List of tasks:
A) List the four conditions to which families were assigned in the article on children's learning from video viewing.
B) Repeat the part of the article on children's learning from video viewing between "With this question" and "on story comprehension.", inclusive.
C) Write the next part of the article on children's learning from video viewing, starting after its last sentence.

Text block:
..............................

Posted by on Thursday, July 5, 2012 in Research News, Summer 2012.

Children learn more from television viewing when parents participate than they would during book reading, new research from Peabody finds. In a first-of-its-kind study, children showed significant gains in vocabulary and comprehension when parents asked them questions about the content, rather than simply parking them in front of the screen.

“There is a lot of controversy over whether small children will learn from videos,” said Gabrielle Strouse, Peabody researcher. “Parents are naturally stopping and talking with their children about storybooks, but they aren’t doing that with videos.

“What if we did the same thing with video–then would children learn from them?”

With this question in mind, she predicted parent mediation during television watching could enhance learning because the dialogue would increase the effort children put into understanding the program. Further, parents could help them interpret the information viewed and offer feedback on the content.

To test the hypothesis, 81 parents of 3-year-olds were provided DVDs of children’s stories to watch over four weeks. Children were pre- and post-tested on vocabulary words from the stories and completed a post-test on story comprehension.

The families were assigned to one of four conditions: dialogic questioning, directed attention, regular video and dialogic actress.

In dialogic questioning, parents were trained to use the dialogic reading method while watching videos. The dialogic reading method prompts the child to become an active participant in telling the story, rather than just the reader’s audience.

Those using directed attention watched video stories with their child and commented on the content but did not ask questions. Those in the regular video group showed the videos to their children as usual, which often meant little or no interaction. Those using dialogic actress showed their children videos that had an actress asking dialogic-style questions.

..............................

[Collected data]
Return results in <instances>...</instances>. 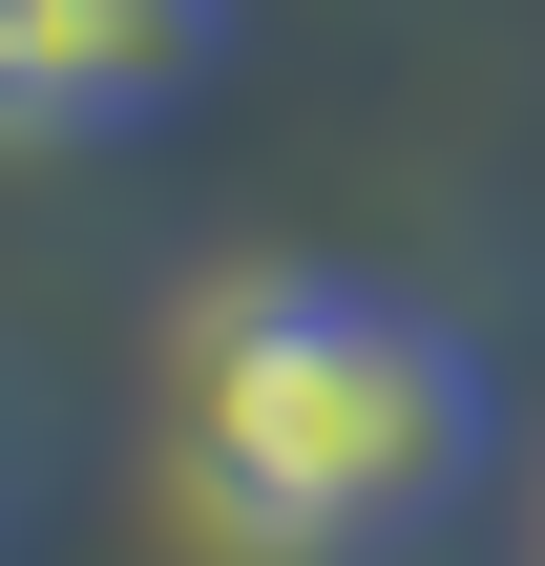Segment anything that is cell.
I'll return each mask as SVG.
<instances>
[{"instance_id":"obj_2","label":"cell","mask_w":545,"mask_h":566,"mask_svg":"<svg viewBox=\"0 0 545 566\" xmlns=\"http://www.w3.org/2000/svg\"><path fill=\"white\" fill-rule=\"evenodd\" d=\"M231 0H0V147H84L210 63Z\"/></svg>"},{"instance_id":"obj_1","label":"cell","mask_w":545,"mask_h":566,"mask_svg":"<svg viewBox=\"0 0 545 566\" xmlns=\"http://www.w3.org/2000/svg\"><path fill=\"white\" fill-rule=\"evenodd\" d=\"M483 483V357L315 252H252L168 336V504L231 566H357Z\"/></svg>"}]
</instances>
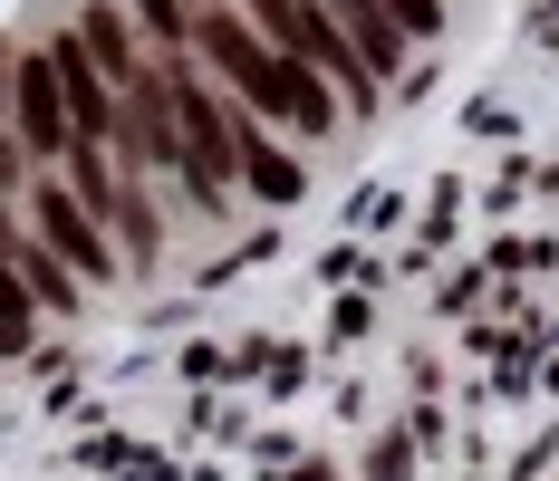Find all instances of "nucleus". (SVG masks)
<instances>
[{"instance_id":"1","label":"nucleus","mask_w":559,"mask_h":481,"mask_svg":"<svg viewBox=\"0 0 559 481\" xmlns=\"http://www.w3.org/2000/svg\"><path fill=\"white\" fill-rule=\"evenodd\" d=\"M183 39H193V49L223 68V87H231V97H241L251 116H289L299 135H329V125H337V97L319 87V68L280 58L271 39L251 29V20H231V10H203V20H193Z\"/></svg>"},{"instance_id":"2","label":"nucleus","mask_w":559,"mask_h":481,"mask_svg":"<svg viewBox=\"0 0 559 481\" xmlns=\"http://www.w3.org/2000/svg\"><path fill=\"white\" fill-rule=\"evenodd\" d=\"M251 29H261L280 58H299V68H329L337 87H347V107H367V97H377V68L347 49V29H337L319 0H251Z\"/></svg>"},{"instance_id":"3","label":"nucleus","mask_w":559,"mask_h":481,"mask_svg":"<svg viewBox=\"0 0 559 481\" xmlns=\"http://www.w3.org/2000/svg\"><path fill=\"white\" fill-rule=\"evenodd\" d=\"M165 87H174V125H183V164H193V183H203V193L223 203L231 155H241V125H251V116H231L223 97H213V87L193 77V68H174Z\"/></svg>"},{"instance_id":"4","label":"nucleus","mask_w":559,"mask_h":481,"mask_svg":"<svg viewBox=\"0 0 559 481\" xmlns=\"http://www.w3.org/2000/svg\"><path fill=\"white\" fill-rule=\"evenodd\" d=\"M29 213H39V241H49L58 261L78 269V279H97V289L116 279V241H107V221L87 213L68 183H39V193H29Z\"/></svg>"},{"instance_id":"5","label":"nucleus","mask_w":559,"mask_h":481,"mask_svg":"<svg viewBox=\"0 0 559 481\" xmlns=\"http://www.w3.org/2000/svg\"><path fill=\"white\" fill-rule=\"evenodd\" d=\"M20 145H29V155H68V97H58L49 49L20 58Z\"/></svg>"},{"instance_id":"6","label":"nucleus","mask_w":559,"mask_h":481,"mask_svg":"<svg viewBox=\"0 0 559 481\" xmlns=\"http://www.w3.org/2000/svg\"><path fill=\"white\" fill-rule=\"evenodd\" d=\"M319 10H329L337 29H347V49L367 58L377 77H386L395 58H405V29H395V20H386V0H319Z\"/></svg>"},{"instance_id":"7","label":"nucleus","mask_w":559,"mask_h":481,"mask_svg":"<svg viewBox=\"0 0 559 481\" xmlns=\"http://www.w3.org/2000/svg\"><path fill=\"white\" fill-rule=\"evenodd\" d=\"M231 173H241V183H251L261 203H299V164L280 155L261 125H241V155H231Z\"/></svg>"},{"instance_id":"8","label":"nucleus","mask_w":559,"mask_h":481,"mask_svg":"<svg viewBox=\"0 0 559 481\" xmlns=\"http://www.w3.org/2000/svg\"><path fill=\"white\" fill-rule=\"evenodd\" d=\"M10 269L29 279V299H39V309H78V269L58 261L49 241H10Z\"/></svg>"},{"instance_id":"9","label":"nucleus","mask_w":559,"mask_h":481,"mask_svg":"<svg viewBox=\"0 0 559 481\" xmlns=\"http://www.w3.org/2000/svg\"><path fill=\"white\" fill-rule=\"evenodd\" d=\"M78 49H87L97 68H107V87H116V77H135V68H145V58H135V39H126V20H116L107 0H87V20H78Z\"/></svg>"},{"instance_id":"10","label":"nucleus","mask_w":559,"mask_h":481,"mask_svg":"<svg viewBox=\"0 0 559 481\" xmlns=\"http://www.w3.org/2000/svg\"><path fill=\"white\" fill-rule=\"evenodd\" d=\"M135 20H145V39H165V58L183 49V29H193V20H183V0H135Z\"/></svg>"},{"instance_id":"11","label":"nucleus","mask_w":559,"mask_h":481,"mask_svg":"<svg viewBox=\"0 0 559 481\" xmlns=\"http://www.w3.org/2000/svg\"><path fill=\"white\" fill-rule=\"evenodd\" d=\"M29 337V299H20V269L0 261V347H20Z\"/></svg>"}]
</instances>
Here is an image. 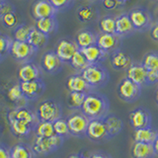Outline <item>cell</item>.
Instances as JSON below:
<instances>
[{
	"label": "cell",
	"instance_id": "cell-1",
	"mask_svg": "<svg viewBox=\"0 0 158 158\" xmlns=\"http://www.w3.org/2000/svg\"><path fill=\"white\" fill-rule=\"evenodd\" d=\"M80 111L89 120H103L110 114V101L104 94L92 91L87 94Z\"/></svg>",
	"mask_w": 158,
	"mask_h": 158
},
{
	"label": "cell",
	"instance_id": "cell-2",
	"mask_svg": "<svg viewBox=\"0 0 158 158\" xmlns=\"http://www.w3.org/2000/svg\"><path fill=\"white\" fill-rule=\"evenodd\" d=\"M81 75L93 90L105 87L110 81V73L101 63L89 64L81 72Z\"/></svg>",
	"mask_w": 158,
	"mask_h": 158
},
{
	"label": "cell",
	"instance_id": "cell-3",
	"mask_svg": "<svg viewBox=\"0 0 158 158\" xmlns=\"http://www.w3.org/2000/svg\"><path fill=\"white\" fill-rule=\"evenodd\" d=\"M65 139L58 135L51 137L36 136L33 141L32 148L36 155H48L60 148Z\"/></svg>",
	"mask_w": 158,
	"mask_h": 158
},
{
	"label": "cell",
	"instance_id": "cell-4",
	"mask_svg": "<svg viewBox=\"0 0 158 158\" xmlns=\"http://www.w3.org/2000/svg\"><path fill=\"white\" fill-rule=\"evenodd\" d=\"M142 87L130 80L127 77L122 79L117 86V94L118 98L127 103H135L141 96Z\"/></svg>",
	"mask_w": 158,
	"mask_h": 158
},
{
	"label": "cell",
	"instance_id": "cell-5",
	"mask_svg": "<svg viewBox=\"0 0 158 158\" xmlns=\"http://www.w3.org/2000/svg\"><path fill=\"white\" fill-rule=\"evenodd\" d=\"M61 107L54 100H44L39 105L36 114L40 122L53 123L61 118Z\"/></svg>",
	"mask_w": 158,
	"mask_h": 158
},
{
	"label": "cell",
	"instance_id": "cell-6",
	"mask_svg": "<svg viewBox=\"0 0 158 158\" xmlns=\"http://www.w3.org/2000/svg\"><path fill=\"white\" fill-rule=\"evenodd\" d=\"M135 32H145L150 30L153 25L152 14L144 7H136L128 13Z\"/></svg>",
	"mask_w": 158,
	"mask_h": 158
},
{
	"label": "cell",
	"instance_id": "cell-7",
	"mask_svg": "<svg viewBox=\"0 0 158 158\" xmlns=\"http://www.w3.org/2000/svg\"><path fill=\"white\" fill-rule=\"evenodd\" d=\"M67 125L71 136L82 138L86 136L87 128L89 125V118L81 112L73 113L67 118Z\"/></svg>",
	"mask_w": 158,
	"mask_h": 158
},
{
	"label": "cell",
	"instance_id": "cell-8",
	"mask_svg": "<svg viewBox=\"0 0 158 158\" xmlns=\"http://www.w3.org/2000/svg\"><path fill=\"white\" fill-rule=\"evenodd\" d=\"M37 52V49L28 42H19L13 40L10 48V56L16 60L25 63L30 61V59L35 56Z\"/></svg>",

..............................

Final results:
A) dialogic questioning, directed attention, regular video, dialogic actress

B)
With this question in mind, she predicted parent mediation during television watching could enhance learning because the dialogue would increase the effort children put into understanding the program. Further, parents could help them interpret the information viewed and offer feedback on the content.

To test the hypothesis, 81 parents of 3-year-olds were provided DVDs of children’s stories to watch over four weeks. Children were pre- and post-tested on vocabulary words from the stories and completed a post-test on story comprehension.

C)
Children in the dialogic questioning group scored significantly higher than the other groups on the post-tests of vocabulary and comprehension. The directed attention and regular video groups performed lowest on the tests, with scores from the dialogic actress group falling in the middle.

Strouse says the higher vocabulary and comprehension scores of children in the dialogic questioning group indicate that parent-led discussion enhances children’s learning from video stories. 

Strouse conducted her research under the direction of Associate Professor of Psychology Georgene Troseth, who says the study shows videos can be useful—but beware. Television is no substitute for mom and dad, her previous research finds.

“When kids are very small, especially babies, toddlers and those first preschool years, it isn’t natural and easy for them to learn from videos, so they’re going to learn a lot more if you are there helping them, just like you would help them with a book,” Troseth said. “Don’t give them a steady diet of flopping in front of the television and thinking that is going to somehow educate them.”

Troseth says Strouse’s latest research is exciting news for parents because it offers them techniques for making tube time more educational. 

Strouse developed a video to demonstrate how parents can ask questions for best learning but says any parent can practice the techniques.

“It is really sitting with your child, talking with your child and getting them involved telling parts of the story,” she said.